In the absence of effective disease-modifying drugs, control of negative comorbid symptoms (ie, pain, anxiety, and sleep issues) and reduction of pharmaceutical burden are beneficial for a patient’s QoL and ability to cope with their chronic disease status; this is the gap that cannabis seems to be filling for some Australians with IBD based on their self-report. While preclinical investigations continue into novel cannabinoids and their potential to treat the underlying IBD pathophysiology, it is important that clinical investigations into the ability of adjunct MC to reduce symptom burden in IBD populations continue to validate or refute patient claims. This is especially prudent as there are now legal access pathways for regulated quality MC products in Australia.

Glossary

Abbreviations (non-standard)

MC

medicinal cannabis

IBDU

inflammatory bowel disease unspecified

CBD

cannabidiol

THC

∆ ⁹-tetrahydrocannabinol

Author Contributions M.J.B. led recruitment, designed the survey, analyzed the data, and wrote the manuscript. S.V.A. designed the survey, analyzed data, and assisted in manuscript write up. I.S.M. wrote and edited the manuscript and oversaw survey design. L.J.M. assisted in the statistical analysis of the data. A.S.S. was involved in survey design and HREC submissions. L.K.G. was involved in survey conception. C.J.C. and S.J.C. reviewed the manuscript and survey design. All authors reviewed and approved the final manuscript.

Funding: This work was supported by the Lambert Initiative for Cannabinoid Therapeutics, University of Sydney, NSW, Australia.

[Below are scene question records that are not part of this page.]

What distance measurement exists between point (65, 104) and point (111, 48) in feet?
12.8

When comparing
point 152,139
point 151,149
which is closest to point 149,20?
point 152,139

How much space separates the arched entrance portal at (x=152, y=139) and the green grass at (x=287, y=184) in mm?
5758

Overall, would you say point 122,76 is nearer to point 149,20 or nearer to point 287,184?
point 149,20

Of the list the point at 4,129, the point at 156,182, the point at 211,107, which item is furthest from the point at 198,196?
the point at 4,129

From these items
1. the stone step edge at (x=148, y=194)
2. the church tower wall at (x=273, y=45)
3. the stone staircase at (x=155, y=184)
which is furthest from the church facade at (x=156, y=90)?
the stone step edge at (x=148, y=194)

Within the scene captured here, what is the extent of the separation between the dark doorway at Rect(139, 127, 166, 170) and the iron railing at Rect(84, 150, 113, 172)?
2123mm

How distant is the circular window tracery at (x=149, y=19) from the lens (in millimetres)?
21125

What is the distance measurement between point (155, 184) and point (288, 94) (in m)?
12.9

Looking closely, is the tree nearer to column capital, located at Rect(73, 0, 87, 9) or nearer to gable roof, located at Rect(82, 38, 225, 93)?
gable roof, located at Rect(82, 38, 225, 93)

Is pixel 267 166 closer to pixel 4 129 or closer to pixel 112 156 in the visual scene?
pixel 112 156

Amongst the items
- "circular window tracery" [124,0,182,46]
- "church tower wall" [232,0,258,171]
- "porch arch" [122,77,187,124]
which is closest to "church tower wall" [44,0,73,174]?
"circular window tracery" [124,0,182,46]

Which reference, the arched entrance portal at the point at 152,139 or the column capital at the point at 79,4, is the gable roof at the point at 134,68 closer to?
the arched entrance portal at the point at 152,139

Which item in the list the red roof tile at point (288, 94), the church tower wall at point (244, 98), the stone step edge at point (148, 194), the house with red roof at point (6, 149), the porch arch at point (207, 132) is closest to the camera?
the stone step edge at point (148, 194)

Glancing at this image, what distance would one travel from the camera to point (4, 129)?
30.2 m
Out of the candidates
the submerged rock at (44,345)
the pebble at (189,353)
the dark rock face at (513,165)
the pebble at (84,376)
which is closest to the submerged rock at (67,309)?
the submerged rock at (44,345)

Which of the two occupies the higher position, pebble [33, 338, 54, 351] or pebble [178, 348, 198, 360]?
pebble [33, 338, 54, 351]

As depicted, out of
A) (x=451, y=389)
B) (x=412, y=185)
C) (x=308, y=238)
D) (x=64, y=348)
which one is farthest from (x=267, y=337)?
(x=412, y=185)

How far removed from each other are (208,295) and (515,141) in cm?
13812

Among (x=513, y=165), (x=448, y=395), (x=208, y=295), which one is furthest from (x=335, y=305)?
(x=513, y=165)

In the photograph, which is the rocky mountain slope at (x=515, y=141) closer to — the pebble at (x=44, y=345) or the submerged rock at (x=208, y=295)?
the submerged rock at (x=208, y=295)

Conflicts of Interest: M.J.B., S.V.A., L.J.M., L.K.G., and A.S.S. have nothing to disclose. S.J.C. reports grants, personal fees, and other from Abbvie; other from Celgene; grants, personal fees, nonfinancial support, and other from Takeda; grants, personal fees, and other from Ferring; other from Gilead; grants, personal fees, and other from Janssen; grants and other from MSD; other from Novartis; grants, personal fees, nonfinancial support, and other from Pfizer; grants and personal fees from Shire; grants and nonfinancial support from Orphan; grants and nonfinancial support from Aspen; grants from Vifor; grants from South West Sydney Local Health District, outside the submitted work. C.J.C. reports personal fees from Abbvie, personal fees from Janssen, nonfinancial support from Takeda, outside the submitted work. I.S.M. reports personal fees from Janssen, other from Kinoxis Therapeutics, other from Canopy Growth Corporation, outside the submitted work. In addition, I.S.M. has patents AU2017904438, AU2017904072, and AU2018901971 pending.